▶ **Given exercise**
Copy out the lines between the one containing "How much space is there between" and the end of the records, inclusive, reproducing each exactly.

▶ **Dataset extract**
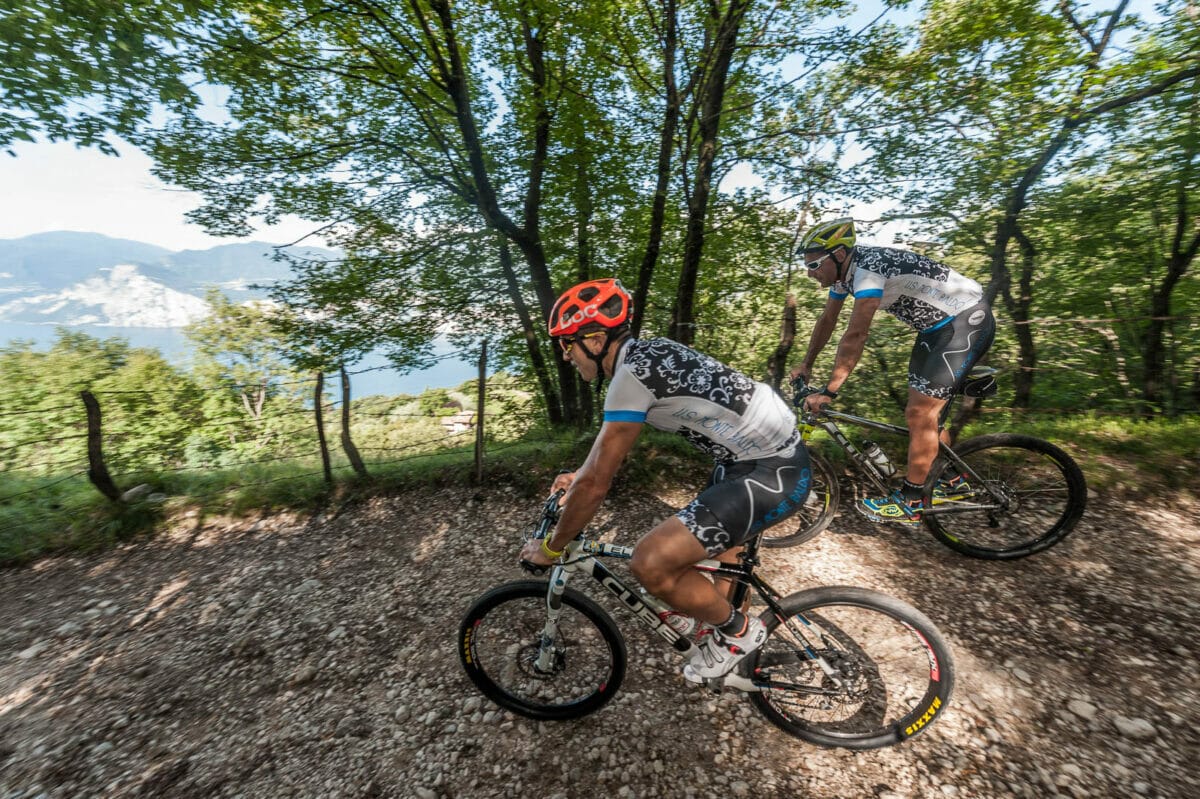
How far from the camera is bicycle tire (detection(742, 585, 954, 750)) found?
2523 mm

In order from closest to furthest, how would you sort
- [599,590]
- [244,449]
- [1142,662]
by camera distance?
1. [1142,662]
2. [599,590]
3. [244,449]

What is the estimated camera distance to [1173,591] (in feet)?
11.3

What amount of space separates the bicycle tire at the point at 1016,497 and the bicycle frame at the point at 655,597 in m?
2.31

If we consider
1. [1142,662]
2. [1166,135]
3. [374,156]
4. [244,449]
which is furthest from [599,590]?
[244,449]

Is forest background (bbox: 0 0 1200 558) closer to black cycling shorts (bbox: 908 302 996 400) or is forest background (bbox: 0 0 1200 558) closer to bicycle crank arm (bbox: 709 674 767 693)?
black cycling shorts (bbox: 908 302 996 400)

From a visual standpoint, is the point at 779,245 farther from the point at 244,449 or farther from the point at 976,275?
the point at 244,449

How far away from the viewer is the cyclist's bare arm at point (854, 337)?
363 cm

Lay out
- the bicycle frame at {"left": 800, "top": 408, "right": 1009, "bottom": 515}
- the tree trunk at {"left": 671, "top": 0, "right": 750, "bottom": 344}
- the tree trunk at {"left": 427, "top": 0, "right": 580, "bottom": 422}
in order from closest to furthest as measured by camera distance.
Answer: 1. the bicycle frame at {"left": 800, "top": 408, "right": 1009, "bottom": 515}
2. the tree trunk at {"left": 671, "top": 0, "right": 750, "bottom": 344}
3. the tree trunk at {"left": 427, "top": 0, "right": 580, "bottom": 422}

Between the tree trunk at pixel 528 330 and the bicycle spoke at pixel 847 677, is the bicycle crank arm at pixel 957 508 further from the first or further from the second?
the tree trunk at pixel 528 330

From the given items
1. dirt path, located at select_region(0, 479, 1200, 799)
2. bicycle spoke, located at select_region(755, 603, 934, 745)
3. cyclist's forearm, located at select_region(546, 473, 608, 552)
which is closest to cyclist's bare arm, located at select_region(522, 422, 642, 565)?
cyclist's forearm, located at select_region(546, 473, 608, 552)

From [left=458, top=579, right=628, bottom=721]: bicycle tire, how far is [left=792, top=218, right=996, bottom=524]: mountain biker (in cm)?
281

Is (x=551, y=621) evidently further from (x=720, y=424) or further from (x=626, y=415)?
(x=720, y=424)

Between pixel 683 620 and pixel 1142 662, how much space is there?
3.09 metres

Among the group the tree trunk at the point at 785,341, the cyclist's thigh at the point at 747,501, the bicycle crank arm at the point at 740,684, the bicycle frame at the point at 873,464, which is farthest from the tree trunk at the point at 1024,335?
the bicycle crank arm at the point at 740,684
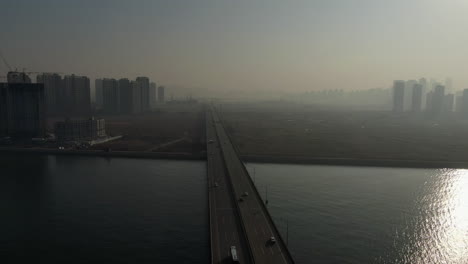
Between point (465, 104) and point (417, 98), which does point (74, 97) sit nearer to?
point (417, 98)

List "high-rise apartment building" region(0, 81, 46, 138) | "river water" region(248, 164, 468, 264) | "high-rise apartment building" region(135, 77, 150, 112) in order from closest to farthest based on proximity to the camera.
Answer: "river water" region(248, 164, 468, 264)
"high-rise apartment building" region(0, 81, 46, 138)
"high-rise apartment building" region(135, 77, 150, 112)

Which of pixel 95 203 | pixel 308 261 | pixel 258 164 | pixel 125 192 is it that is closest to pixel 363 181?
pixel 258 164

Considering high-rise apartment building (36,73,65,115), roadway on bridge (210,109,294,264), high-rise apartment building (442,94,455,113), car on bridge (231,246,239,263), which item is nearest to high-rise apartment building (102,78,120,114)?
high-rise apartment building (36,73,65,115)

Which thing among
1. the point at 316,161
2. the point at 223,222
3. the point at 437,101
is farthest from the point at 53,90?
the point at 437,101

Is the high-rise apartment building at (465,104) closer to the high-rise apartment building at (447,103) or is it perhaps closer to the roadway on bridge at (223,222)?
the high-rise apartment building at (447,103)

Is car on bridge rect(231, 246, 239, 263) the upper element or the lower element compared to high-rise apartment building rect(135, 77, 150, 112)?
lower

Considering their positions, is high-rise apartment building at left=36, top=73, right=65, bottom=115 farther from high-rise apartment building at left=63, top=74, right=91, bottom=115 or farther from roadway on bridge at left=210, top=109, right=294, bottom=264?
roadway on bridge at left=210, top=109, right=294, bottom=264
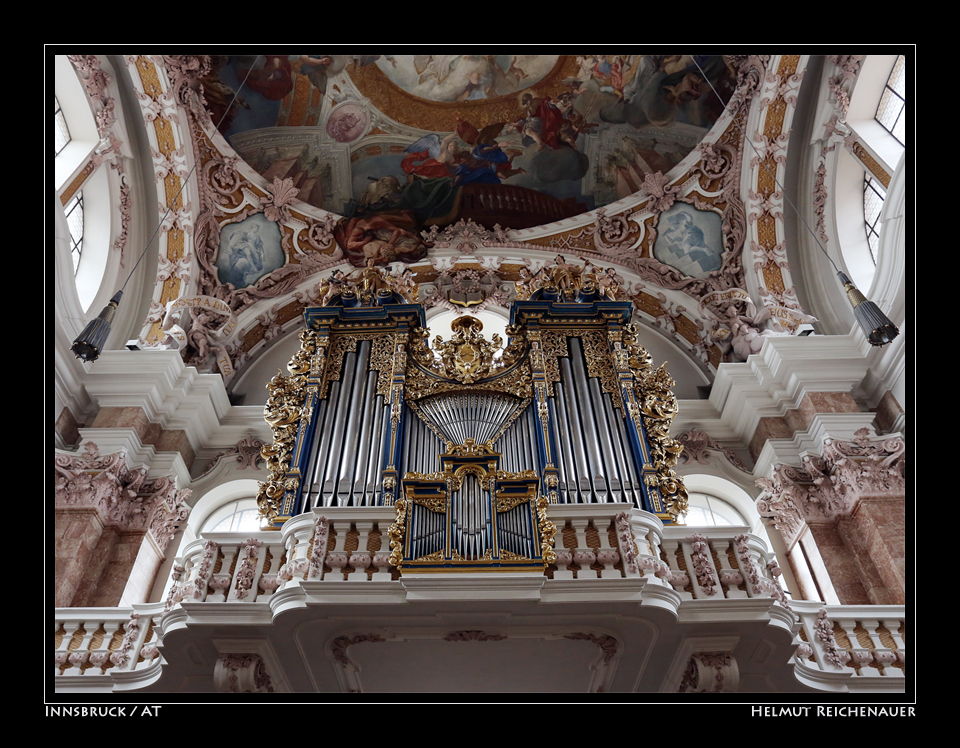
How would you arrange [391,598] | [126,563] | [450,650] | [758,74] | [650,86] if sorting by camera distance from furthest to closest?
[650,86] → [758,74] → [126,563] → [450,650] → [391,598]

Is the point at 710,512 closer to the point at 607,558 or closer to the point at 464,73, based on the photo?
the point at 607,558

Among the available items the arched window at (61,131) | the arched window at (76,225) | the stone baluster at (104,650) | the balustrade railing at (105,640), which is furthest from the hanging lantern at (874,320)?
the arched window at (61,131)

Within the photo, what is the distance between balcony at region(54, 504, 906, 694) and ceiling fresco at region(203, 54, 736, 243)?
8.15m

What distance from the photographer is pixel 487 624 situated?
20.1ft

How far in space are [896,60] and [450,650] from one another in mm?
9900

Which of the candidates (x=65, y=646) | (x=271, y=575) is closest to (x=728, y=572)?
(x=271, y=575)

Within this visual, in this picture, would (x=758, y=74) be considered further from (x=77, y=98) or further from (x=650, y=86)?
(x=77, y=98)

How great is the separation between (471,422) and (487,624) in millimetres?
2724

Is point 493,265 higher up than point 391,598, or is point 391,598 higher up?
point 493,265

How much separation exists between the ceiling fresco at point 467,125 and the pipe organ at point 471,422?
10.7 ft

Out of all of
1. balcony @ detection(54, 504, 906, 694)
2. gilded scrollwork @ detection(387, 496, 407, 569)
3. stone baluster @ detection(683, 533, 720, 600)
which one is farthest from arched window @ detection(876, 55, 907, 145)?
gilded scrollwork @ detection(387, 496, 407, 569)

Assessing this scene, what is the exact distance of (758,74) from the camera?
1193 cm

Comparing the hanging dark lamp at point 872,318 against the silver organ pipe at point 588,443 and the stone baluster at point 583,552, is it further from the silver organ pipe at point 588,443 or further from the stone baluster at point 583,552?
the stone baluster at point 583,552
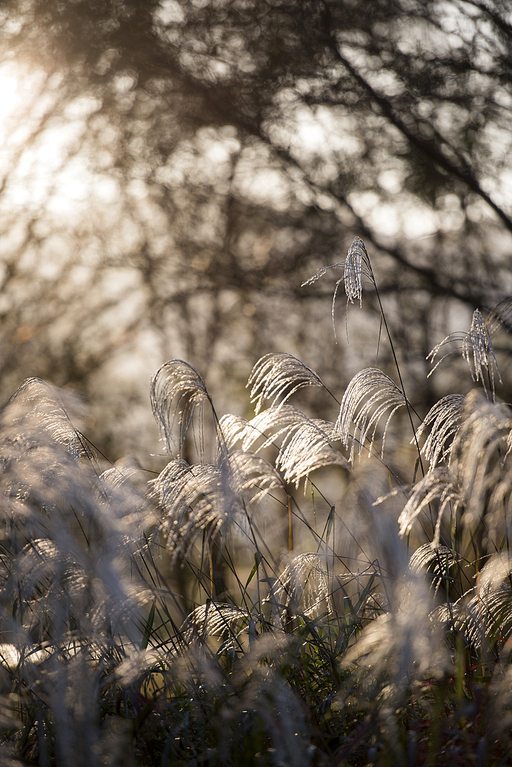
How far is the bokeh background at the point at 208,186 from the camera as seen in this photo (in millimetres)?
3961

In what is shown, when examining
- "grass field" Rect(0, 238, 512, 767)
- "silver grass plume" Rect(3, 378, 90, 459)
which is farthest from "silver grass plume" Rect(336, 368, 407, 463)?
"silver grass plume" Rect(3, 378, 90, 459)

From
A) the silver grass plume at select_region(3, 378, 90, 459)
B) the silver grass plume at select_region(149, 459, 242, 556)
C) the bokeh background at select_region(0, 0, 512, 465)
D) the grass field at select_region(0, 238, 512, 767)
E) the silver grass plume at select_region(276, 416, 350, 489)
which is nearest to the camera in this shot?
the grass field at select_region(0, 238, 512, 767)

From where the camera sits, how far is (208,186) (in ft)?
14.0

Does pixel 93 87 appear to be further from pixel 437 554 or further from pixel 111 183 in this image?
pixel 437 554

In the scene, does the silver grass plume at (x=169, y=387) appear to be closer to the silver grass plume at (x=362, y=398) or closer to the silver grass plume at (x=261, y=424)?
the silver grass plume at (x=261, y=424)

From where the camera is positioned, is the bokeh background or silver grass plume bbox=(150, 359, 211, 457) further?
the bokeh background

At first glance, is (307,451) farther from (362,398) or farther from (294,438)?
(362,398)

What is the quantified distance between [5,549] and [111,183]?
3.19m

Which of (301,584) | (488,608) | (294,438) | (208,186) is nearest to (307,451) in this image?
(294,438)

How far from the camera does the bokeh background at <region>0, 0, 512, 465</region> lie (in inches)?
156

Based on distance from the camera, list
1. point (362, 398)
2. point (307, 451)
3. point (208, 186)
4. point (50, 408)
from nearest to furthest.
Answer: point (307, 451) → point (362, 398) → point (50, 408) → point (208, 186)

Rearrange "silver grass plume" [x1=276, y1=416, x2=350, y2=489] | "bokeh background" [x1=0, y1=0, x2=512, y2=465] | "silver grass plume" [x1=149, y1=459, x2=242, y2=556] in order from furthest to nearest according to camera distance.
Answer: "bokeh background" [x1=0, y1=0, x2=512, y2=465] < "silver grass plume" [x1=276, y1=416, x2=350, y2=489] < "silver grass plume" [x1=149, y1=459, x2=242, y2=556]

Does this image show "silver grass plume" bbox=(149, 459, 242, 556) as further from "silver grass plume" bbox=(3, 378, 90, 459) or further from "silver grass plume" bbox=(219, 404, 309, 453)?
"silver grass plume" bbox=(3, 378, 90, 459)

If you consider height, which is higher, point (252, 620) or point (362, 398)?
point (362, 398)
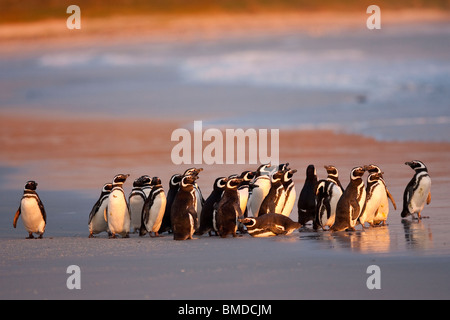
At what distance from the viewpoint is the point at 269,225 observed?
38.5ft

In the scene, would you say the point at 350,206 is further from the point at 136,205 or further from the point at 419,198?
the point at 136,205

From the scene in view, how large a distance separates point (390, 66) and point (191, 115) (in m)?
19.0

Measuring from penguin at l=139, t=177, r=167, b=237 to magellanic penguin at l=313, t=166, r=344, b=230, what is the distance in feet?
6.12

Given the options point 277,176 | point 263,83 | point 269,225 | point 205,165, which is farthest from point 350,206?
point 263,83

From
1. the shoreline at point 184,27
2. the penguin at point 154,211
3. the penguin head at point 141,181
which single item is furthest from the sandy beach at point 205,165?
the shoreline at point 184,27

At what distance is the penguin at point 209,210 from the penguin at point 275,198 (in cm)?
58

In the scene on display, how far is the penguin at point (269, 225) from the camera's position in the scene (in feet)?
38.3

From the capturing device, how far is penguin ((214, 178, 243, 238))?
1181 cm

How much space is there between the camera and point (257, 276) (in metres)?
9.29

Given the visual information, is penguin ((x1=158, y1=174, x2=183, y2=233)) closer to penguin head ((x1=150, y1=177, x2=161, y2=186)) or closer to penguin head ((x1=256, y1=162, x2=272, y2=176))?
penguin head ((x1=150, y1=177, x2=161, y2=186))

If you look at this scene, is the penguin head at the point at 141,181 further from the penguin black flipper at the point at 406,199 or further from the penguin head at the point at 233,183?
A: the penguin black flipper at the point at 406,199

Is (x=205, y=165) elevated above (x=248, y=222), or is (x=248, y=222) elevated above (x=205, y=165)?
(x=205, y=165)

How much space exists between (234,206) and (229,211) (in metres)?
0.11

▶ **Answer to this task**
How much space is there between the camera and point (257, 276) (in metres)?
9.29

Given the visual information, is penguin ((x1=158, y1=174, x2=183, y2=233)) closer to penguin head ((x1=150, y1=177, x2=161, y2=186)) or closer to penguin head ((x1=256, y1=162, x2=272, y2=176))?
penguin head ((x1=150, y1=177, x2=161, y2=186))

If you look at this scene, is the penguin head at the point at 141,181 further from the penguin black flipper at the point at 406,199 or further from the penguin head at the point at 233,183?
A: the penguin black flipper at the point at 406,199

Is (x=205, y=165) elevated above (x=248, y=222), or is (x=248, y=222) elevated above (x=205, y=165)?
(x=205, y=165)

How much space exists between (234,206) and (229,211) (in metres)?
0.11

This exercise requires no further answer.